▸ **Record excerpts**:

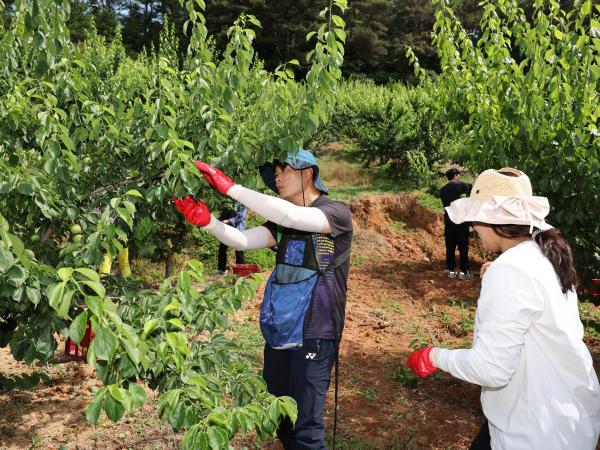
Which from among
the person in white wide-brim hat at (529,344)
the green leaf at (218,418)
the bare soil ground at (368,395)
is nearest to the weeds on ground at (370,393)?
the bare soil ground at (368,395)

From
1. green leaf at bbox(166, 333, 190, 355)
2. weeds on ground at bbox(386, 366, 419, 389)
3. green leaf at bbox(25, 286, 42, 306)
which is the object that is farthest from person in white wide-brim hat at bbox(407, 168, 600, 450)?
weeds on ground at bbox(386, 366, 419, 389)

▸ **Objective**: Rewrite all the items above with "green leaf" renamed to "plant leaf" wherever it occurs, keeping everything else the same and leaving out the pictures.

▸ **Output of the task**:
Which from among
the person in white wide-brim hat at (529,344)
the plant leaf at (218,418)
the bare soil ground at (368,395)
is nearest to the weeds on ground at (370,393)?
the bare soil ground at (368,395)

From
1. plant leaf at bbox(166, 333, 190, 355)
2. weeds on ground at bbox(386, 366, 419, 389)
3. plant leaf at bbox(25, 286, 42, 306)
which is the object that is farthest from person in white wide-brim hat at bbox(407, 168, 600, 450)?
weeds on ground at bbox(386, 366, 419, 389)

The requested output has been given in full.